Labor Court judge Orit Jacobs in Nazareth set the hearing for next Monday, June 28, and ordered Victory to respond to the lawsuit by June 27. At the hearing, the judge will decide whether to issue an injunction against the company per the request of Yasin. The lawsuit quoted the company’s regional manager as saying to the employees “my God is money,” who also kept the students from arranging a work schedule even before the hearing.
The lawsuit of Tamer Darwish, a software engineering student at the Kinneret Academic College, states that Tamer was “looking for a job to finance his studies” and was hired by the chain as a grocer, working for an hourly wage of 29.12 NIS (~$8.91). In the 6 months he spent at the supermarket, he worked an average of 18 days per month, amounting to about 120 hours per month. From the beginning of his time at Victory until his dismissal, Tamer was highly commended by his peers and superiors.
Between the dates of May 9 and May 15, Tamer had taken days off from work for the end of the month of Ramadan and the Eid holiday following it. On the day of the work strike, Tamer, who is living in Furdeis, stated he was unable to attend work due to the difficult security situation and the number of riots and acts of vandalism in the area. The situation culminated in an attack on Arab staff members of a hotel by rioters, and then attacks on journalists and media workers after no Arab civilians could be found nearby.
"The situation on the Wadi Ara road and Furdeis in particular was known to all, as the traffic almost stopped due to the situation prevailing in Wadi Ara, while in Furdeis the police blocked the exits and entrances to the settlement."
Darwish is demanding 25,000 NIS (~$7,650) under the Equal Employment Opportunity Law and additional compensation of about 40,000 NIS (~$12,230) for unlawful dismissal without justifiable reason, as well as compensation for emotional distress and lack of good faith. Rasha is demanding a sum of about 60,000 NIS (~$18,350) for similar claims, and Ahmad is demanding up to 70,000 NIS (~$21,400).
The lawsuit documents correspondence between Ahmed Agbaria and the regional manager of Victory, Natalie Alkobi, who wrote to him "maybe you are right, doesn’t matter," clarifying that this would not change her treatment. Yet, she went to say, "you are draining my pockets which bring food to the table and provide for my kids and therefore you should expect appropriate treatment from me, as those who aren't with me now aren’t with me in the future."

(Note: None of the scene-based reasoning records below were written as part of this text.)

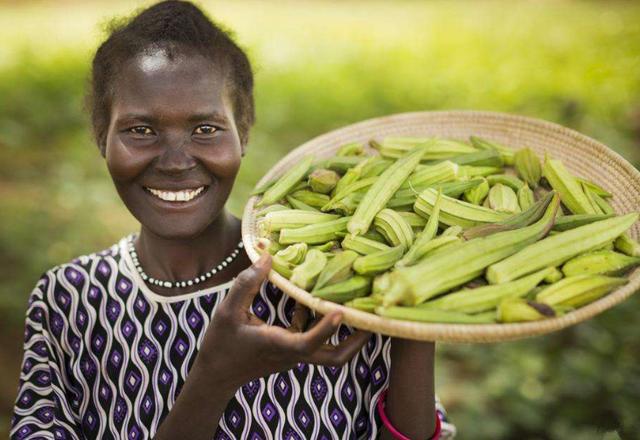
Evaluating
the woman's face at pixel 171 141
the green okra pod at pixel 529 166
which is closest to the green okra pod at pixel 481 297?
the green okra pod at pixel 529 166

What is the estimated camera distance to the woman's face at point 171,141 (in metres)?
2.34

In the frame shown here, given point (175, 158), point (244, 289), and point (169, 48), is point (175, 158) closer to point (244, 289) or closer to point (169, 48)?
point (169, 48)

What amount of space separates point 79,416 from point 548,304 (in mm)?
1833

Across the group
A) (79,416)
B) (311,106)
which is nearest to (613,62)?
(311,106)

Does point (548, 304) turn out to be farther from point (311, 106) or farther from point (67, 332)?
point (311, 106)

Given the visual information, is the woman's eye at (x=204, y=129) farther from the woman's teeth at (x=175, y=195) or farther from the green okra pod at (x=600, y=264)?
the green okra pod at (x=600, y=264)

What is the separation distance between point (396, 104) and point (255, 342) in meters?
6.01

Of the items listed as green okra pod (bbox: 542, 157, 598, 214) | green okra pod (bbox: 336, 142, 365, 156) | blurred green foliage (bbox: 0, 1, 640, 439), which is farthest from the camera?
blurred green foliage (bbox: 0, 1, 640, 439)

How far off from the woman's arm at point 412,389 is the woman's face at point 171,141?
886 mm

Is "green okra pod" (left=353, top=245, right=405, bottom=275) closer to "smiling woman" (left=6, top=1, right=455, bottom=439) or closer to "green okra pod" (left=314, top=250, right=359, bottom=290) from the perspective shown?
"green okra pod" (left=314, top=250, right=359, bottom=290)

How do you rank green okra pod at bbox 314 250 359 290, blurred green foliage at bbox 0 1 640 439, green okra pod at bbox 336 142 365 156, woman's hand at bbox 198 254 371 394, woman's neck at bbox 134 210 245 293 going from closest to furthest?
woman's hand at bbox 198 254 371 394 < green okra pod at bbox 314 250 359 290 < woman's neck at bbox 134 210 245 293 < green okra pod at bbox 336 142 365 156 < blurred green foliage at bbox 0 1 640 439

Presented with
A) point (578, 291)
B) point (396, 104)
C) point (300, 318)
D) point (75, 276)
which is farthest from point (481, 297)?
point (396, 104)

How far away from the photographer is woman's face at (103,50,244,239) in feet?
7.67

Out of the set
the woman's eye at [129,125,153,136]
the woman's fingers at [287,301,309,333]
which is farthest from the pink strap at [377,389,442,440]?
the woman's eye at [129,125,153,136]
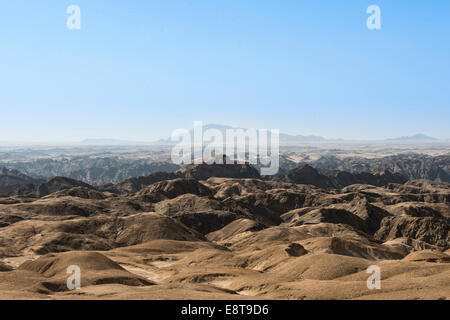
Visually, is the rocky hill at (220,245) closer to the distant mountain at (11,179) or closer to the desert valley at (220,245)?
the desert valley at (220,245)

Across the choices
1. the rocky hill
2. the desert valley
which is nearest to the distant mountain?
the desert valley

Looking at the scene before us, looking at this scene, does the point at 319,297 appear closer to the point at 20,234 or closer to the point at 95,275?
the point at 95,275

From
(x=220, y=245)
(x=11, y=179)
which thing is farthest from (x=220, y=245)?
(x=11, y=179)

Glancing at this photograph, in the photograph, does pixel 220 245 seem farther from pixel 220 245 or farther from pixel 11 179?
pixel 11 179

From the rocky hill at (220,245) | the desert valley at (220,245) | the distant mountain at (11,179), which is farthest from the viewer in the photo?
the distant mountain at (11,179)

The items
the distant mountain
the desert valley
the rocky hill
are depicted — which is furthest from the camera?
the distant mountain

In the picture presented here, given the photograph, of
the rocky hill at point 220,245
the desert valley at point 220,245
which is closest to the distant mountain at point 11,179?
the desert valley at point 220,245

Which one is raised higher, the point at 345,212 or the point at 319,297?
the point at 319,297

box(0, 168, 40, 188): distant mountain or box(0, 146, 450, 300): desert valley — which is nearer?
box(0, 146, 450, 300): desert valley

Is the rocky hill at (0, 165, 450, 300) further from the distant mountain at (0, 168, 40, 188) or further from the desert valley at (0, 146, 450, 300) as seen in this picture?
the distant mountain at (0, 168, 40, 188)

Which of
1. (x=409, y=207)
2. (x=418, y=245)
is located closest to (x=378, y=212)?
(x=409, y=207)

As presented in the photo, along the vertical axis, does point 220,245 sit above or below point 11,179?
below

She added, "Ahmed, you let politics get in the way and ruin your chances." Ahmad, however, made it clear to her that his absence was not politically motivated and that "this was the last thing on my mind during that time. I have a family that is worried about my wellbeing and I have studies and dreams that I am afraid of losing, and I am not willing to sacrifice any of these for a job." Ahmad also requested a police escort to work to ensure he would be safe on the way to his job during the challenging conditions. Alkobi replied in even more threatening language, blatantly ignoring the predicament of the workers, "Dear Ahmad, you have lost me. Good luck. You probably will not like the continuation of our association ....!!"
In Rasha Agbaria’s lawsuit, attorney Wasim Yasin stated, “the cold-heartedness in which the defendant and her colleagues were treated is so extraordinary in the scope of a professional work relationship, as the termination of Rasha and her colleagues was long decided on before the ‘ceremonial’ hearings of the employees. The political views of the manager were heavily involved, so much so that they never addressed the defendant personally during the hearing, and resorted to collective punishment and denouncement of those that were terminated.”
Attorney Yasin also added that “the lawsuit deals with a clear-cut case of politically motivated and discriminatory dismissal which occurred as riots, vandalism, and a real threat to human life occurred throughout the entire country, but especially in Tiberias. Moreover, the dismissals were done in blatant violation to labor laws in the country as well as to the basic civil and legal rights of the plaintiffs who are supposed to be citizens with equal rights in a country that prides itself in its democracy and rule of law.”